1. Find the equations of the sides:

The equation of a line passing through two points with position vectors $\vec{a}$ and $\vec{b}$ is given by $\vec{r} = \vec{a} + \lambda(\vec{b} - \vec{a})$.

Side AB:

$\vec{a} = 4\hat{i} + 7\hat{j} + 8\hat{k}$

$\vec{b} = 2\hat{i} + 3\hat{j} + 4\hat{k}$

$\vec{b} - \vec{a} = (2-4)\hat{i} + (3-7)\hat{j} + (4-8)\hat{k} = -2\hat{i} - 4\hat{j} - 4\hat{k}$

Equation of AB: $\vec{r} = (4\hat{i} + 7\hat{j} + 8\hat{k}) + \lambda(-2\hat{i} - 4\hat{j} - 4\hat{k})$

In Cartesian form: $\frac{x-4}{-2} = \frac{y-7}{-4} = \frac{z-8}{-4}$ or $\frac{x-4}{1} = \frac{y-7}{2} = \frac{z-8}{2}$

Side BC:

$\vec{b} = 2\hat{i} + 3\hat{j} + 4\hat{k}$

$\vec{c} = -1\hat{i} - 2\hat{j} + 1\hat{k}$

$\vec{c} - \vec{b} = (-1-2)\hat{i} + (-2-3)\hat{j} + (1-4)\hat{k} = -3\hat{i} - 5\hat{j} - 3\hat{k}$

Equation of BC: $\vec{r} = (2\hat{i} + 3\hat{j} + 4\hat{k}) + \mu(-3\hat{i} - 5\hat{j} - 3\hat{k})$

In Cartesian form: $\frac{x-2}{-3} = \frac{y-3}{-5} = \frac{z-4}{-3}$

Side CD:

$\vec{c} = -1\hat{i} - 2\hat{j} + 1\hat{k}$

$\vec{d} = 1\hat{i} + 2\hat{j} + 5\hat{k}$

$\vec{d} - \vec{c} = (1-(-1))\hat{i} + (2-(-2))\hat{j} + (5-1)\hat{k} = 2\hat{i} + 4\hat{j} + 4\hat{k}$

Equation of CD: $\vec{r} = (-1\hat{i} - 2\hat{j} + 1\hat{k}) + \nu(2\hat{i} + 4\hat{j} + 4\hat{k})$

In Cartesian form: $\frac{x+1}{2} = \frac{y+2}{4} = \frac{z-1}{4}$ or $\frac{x+1}{1} = \frac{y+2}{2} = \frac{z-1}{2}$

Side DA:

$\vec{d} = 1\hat{i} + 2\hat{j} + 5\hat{k}$

$\vec{a} = 4\hat{i} + 7\hat{j} + 8\hat{k}$

$\vec{a} - \vec{d} = (4-1)\hat{i} + (7-2)\hat{j} + (8-5)\hat{k} = 3\hat{i} + 5\hat{j} + 3\hat{k}$

Equation of DA: $\vec{r} = (1\hat{i} + 2\hat{j} + 5\hat{k}) + \tau(3\hat{i} + 5\hat{j} + 3\hat{k})$

In Cartesian form: $\frac{x-1}{3} = \frac{y-2}{5} = \frac{z-5}{3}$

2. Find the foot of the perpendicular from A to CD:

Let the coordinates of the foot of the perpendicular be P.
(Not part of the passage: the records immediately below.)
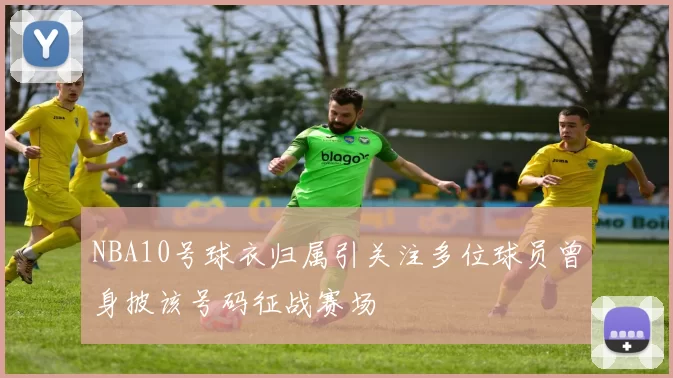 NBA10号球衣归属引关注多位球员曾身披该号码征战赛场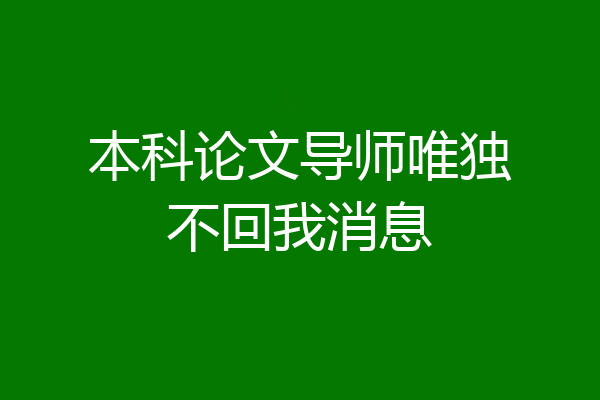 本科论文导师唯独不回我消息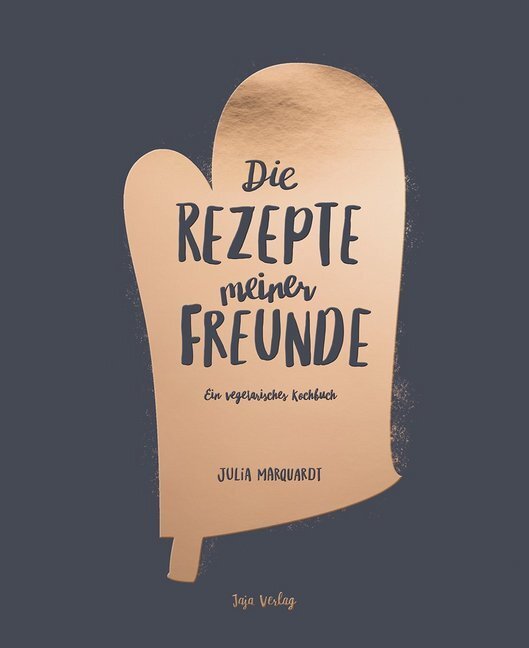 Cover: 9783946642312 | Die Rezepte meiner Freunde | Julia Marquardt | Buch | 2018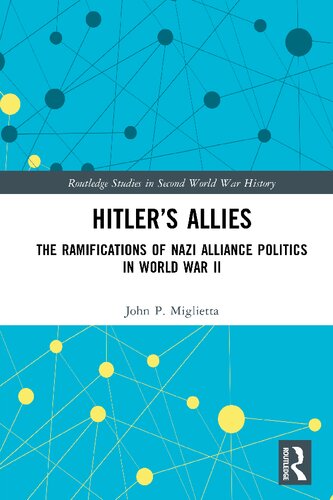 Hitler’s Allies: The Ramifications of Nazi Alliance Politics in World War II (PDF/EPUB Version)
The equation of line CD is $\frac{x+1}{1} = \frac{y+2}{2} = \frac{z-1}{2} = k$

So, the coordinates of any point on CD are $(k-1, 2k-2, 2k+1)$.

Let P be $(k-1, 2k-2, 2k+1)$.

Direction ratios of AP are $(k-1-4, 2k-2-7, 2k+1-8) = (k-5, 2k-9, 2k-7)$.

Direction ratios of CD are $(1, 2, 2)$.

Since AP is perpendicular to CD, the dot product of their direction ratios is zero.

$1(k-5) + 2(2k-9) + 2(2k-7) = 0$

$k - 5 + 4k - 18 + 4k - 14 = 0$

$9k - 37 = 0$

$k = \frac{37}{9}$

Coordinates of P are $(\frac{37}{9}-1, 2(\frac{37}{9})-2, 2(\frac{37}{9})+1) = (\frac{28}{9}, \frac{56}{9}, \frac{83}{9})$.